Brief: All of the lines below need to be copied exactly, apart from the pictures.

Available data:

************

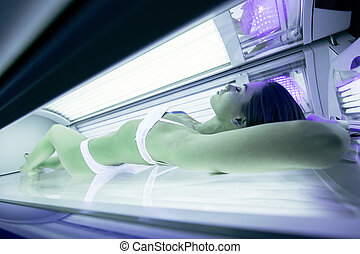 Beautiful woman lying in solarium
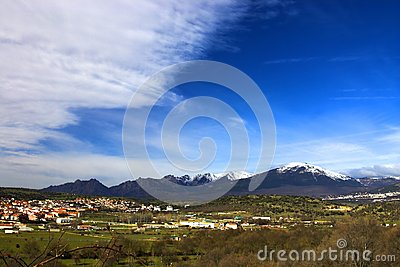 Mountains, village and a blue sky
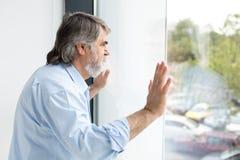 Profesor que se coloca al lado de una ventana Foto de archivo libre de regalías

************

Final answer:
 Beautiful woman lying in solarium
 Mountains, village and a blue sky
 Profesor que se coloca al lado de una ventana Foto de archivo libre de regalías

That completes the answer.